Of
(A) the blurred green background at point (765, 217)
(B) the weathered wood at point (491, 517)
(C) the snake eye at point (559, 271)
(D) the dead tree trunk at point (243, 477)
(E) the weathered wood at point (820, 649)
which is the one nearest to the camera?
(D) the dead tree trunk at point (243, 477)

------------------------------------

BRIEF
Copy the material above word for word, keeping every line in its original order.

RESPONSE TO THE TASK
Of
(A) the blurred green background at point (765, 217)
(B) the weathered wood at point (491, 517)
(C) the snake eye at point (559, 271)
(D) the dead tree trunk at point (243, 477)
(E) the weathered wood at point (820, 649)
which is the one nearest to the camera?
(D) the dead tree trunk at point (243, 477)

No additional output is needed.